A mobile fleet of Universal Robots now receives daily work orders to solve ever-changing tasks for high-mix/low-volume electronics manufacturer Scott Fetzer Electrical Group (SFEG; Fairview, TN). Supplied by Universal Robots USA Inc. (East Setauket, NY; Odense, Denmark), the collaborative UR robots have optimized production by 20%, taking over monotonous and potentially hazardous tasks from employees now reallocated to more rewarding jobs.
SFEG was formed in 2010 to bring together the capabilities of three Scott Fetzer Company businesses: France Power Solutions, Northland Motor Technology, and Kingston Products. Located on the outskirts of Nashville, the company designs and manufactures electrical power products, including transformers, power supplies, motion controls, and drive systems.
“One day, Waldo would be bending sheetmetal, the next day he would be performing pick-and-place tasks, and the third day we would take him to Manufacturing Day at the local high school,” said Matthew Bush, director of operations at SFEG, a manufacturer of a wide range of electrical motors and components.
The UR robots are a new type of robot classified as collaborative due to their interactive design. Collaborative robots are easy to set up for a new task and feature built-in safety systems that enable the robot arm to automatically stop operating if it encounters objects or people in its route.

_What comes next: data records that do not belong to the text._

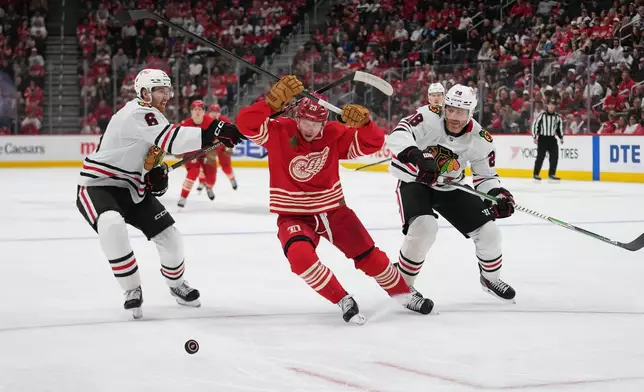 Detroit Red Wings left wing Lucas Raymond (23) chases the puck as Chicago Blackhawks defenseman Sam Rinzel (6) and Ian Cole (28) defendin the first period of an NHL hockey game Thursday, Oct. 29, 2026, in Detroit. (AP Photo/Paul Sancya)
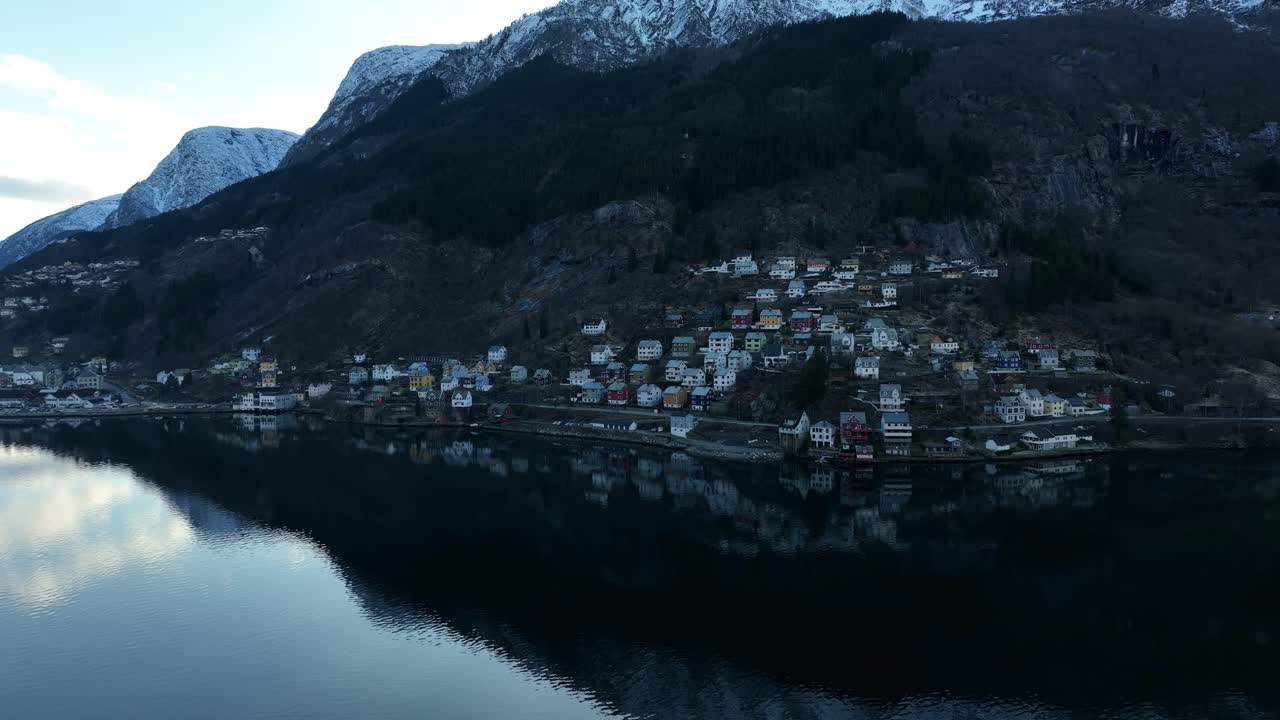 Aerial View of Kalvanes Neighborhood in Odda Norway at Dawn with Snow Capped Mountains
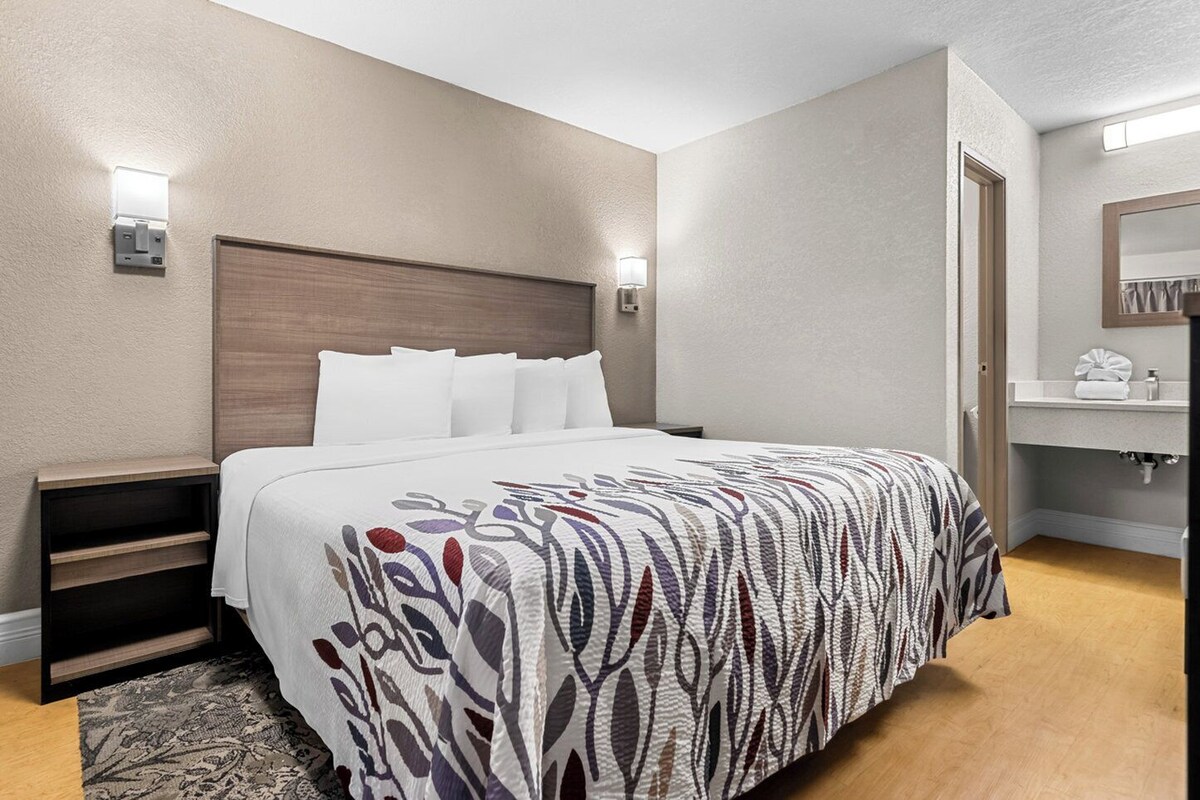 Una habitación de hotel con cama, mesitas de noche, baño con lavamanos y espejo, y una colcha estampada.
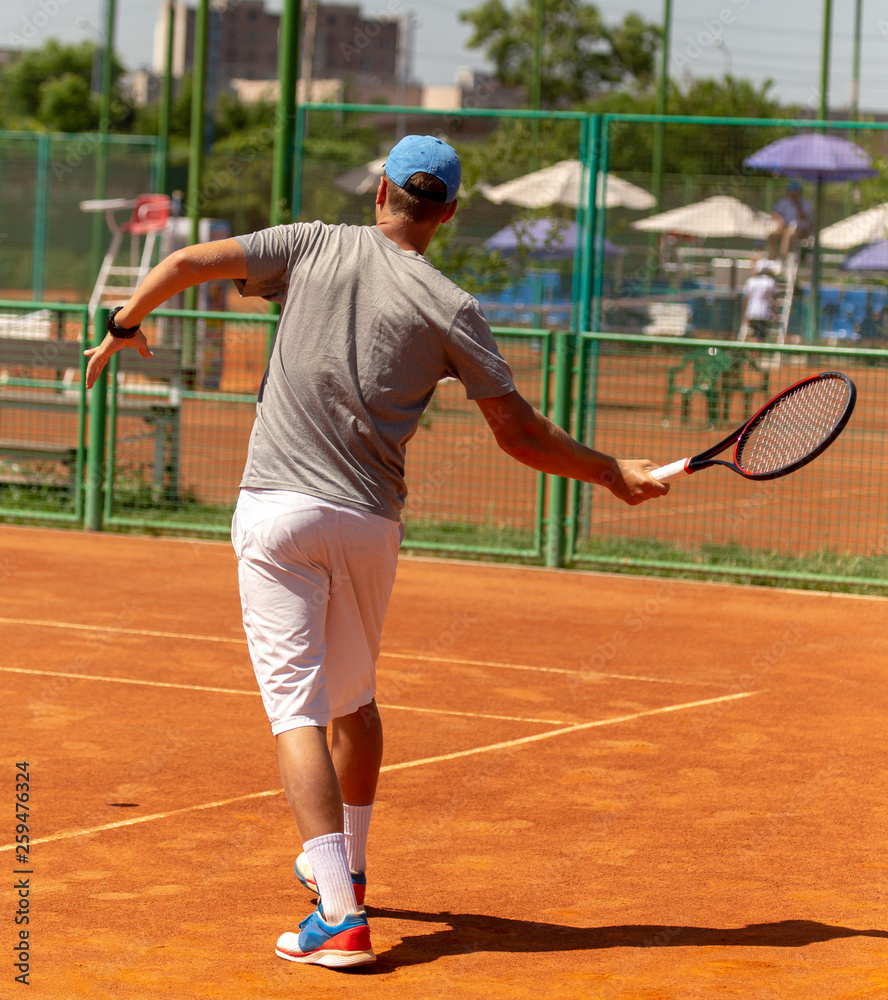 A man plays tennis on the court in the park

Bush came across this new automation solution as he was looking for ways to make SFEG more competitive on the global scale, while taking more advantage of existing machinery. “One of our biggest challenges as a high-mix/low-volume producer is that most of our lines don’t run all the time. Trying to find a way to put robots on the line in the traditional sense was a very big challenge,” said Bush.
“We wanted to build a mobile, flexible robot force, and the only way we would accomplish this was with a collaborative robot. We only saw a couple of offerings and the UR robot was the only robot that we thought could do the job. It’s got the speed and precision of a standard industrial robot with the ability to move around and work next to humans,” said Bush.

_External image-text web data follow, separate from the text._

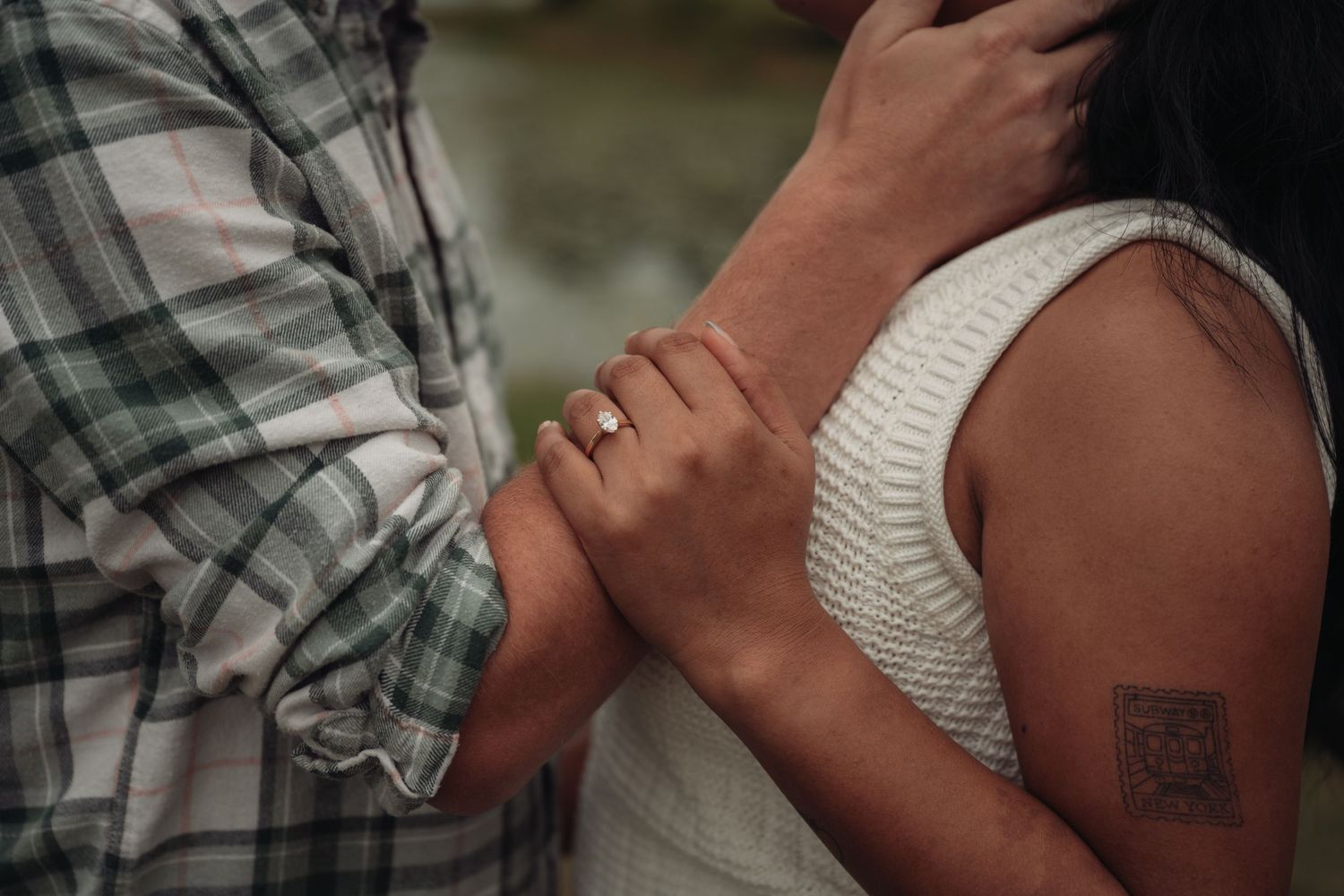 Close-up of a couple embracing, woman wearing an engagement ring and small tattoo on her arm, man in plaid shirt.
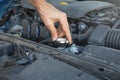 Man check the coolant level of car Royalty Free Stock Photo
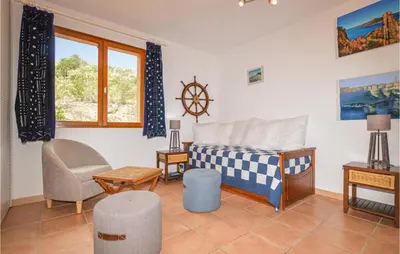 a bedroom with a bed and a chair and a window at Beautiful Home In Porto Vecchio in Porto-Vecchio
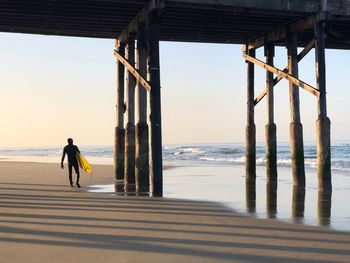 Rear view of man walking on pier at beach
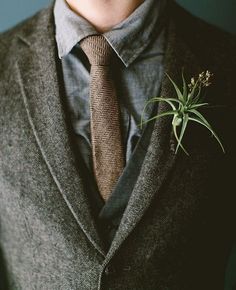 a close up of a person wearing a suit with a plant in his lapel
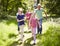 Multi Generation Family Running Through Summer Countryside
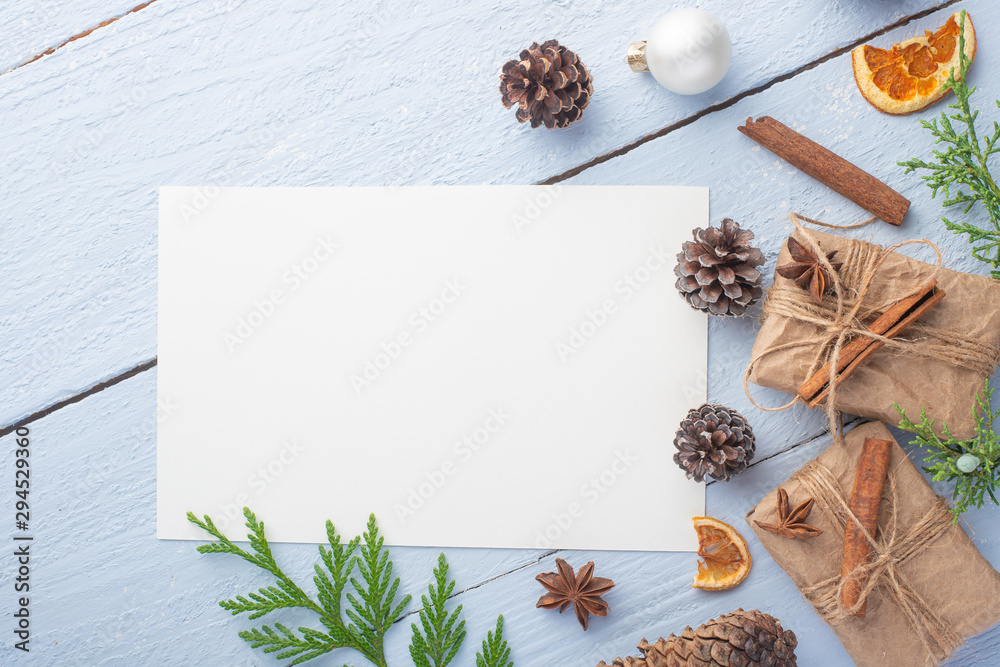Flat lay Christmas composition with a white card for design with Christmas tree branches, Christmas toys, and space for design Flat lay Christmas composition with a white card for design with Christmas tree branches, Christmas toys, and space for design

SFEG placed the UR robots on pedestals with wheels and is now building the fleet of mobile UR robots deployed throughout the sheet metal department. The robots are being integrated into the entire production cycle from cutting the initial blank on the blanking press to forming, folding and final assembly of the electrical components. Additional robots are planned to help tend the turret presses and press brakes.
General Manager Rob Goldiez said, “We’re seeing about a 20% increase having a pace setter with the Universal Robots working hand in hand with our people.” The UR robots working the motor field line are a UR5 and a UR10 robot named after their payload in kilos. The robots all feature 0.1-mm repeatability and span in reach from 19.7 to 51.2″ (500–1300 mm).

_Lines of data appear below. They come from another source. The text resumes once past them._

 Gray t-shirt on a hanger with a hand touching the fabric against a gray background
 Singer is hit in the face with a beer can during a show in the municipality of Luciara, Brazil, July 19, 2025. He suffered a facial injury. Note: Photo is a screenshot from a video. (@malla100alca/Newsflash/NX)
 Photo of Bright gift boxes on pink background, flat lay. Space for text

The UR5 is placed at the end of the line right next to an employee that hands the robot a motor field part. The UR5 picks up the part, puts it in a holder, picks up a wire cutter to trim the wires, and then places the part for the UR10 robot to pick up and place on a conveyor for final assembly.
“We can interlock multiple robots together and read through Modbus the TCP connections and robot status. We can also pass information along to other software packages, and collect data. It opens up a lot of doors to do a lot of things we’re just now beginning to look at,” said principal engineer Jamie Cook.
A UR robot comes with a touch screen pendant that all programming is done through. Directing the robot arm can be done either through arrow keys on the screen, or by simply grabbing the robot arm and “teaching” it the desired moves between waypoints. That eliminated the structured text programming Cook usually had to code when working with traditional robots.
“It was really easy to learn and it went much smoother than I anticipated. I would say it took a third to half of the implementation time out of it based on previous experiences I’ve had,” Cook said.
As SFEG looked for tasks to automate, eliminating monotonous and potentially dangerous tasks was the number one priority. Another task now handled by the mobile UR robot fleet is filling epoxy into circuit boards.
In the past, employees would make up a big batch of circuit boards and would stand there and manually fill them with two-part epoxy and send them down the curing line. Today, the robot does that all day long enabling us to go to a one-piece flow. Safety hazards are now avoided on the motor field line by having a UR robot handle the wire cutting.
“It’s a potential carpal tunnel syndrome application cutting about 16,000 wires a day by hand. So we thought that was a great place to put robots—let them get carpal tunnel!”
“We’re seeing about 1 to 1 movement of people from where we put in a robot that allows us to move a person to another area of the business. We have 14 robots from Universal Robots right now and as we have all those implemented, we expect to be able to reposition 14 employees,” said Goldiez.
One of the next robot tasks currently being developed at SFEG is putting c-clips on armatures. At the varnish oven, two UR10s will be loading and unloading baskets with motors. One UR10 is already deployed at the end of the varnish conveyor, working as a simple transfer station, moving baskets between lines.
“We’re looking at everything we’re designing now new to make sure we can assemble it with a robot. If we can’t put that together with a robot, we’ve got to go back to the drawing board and try again.”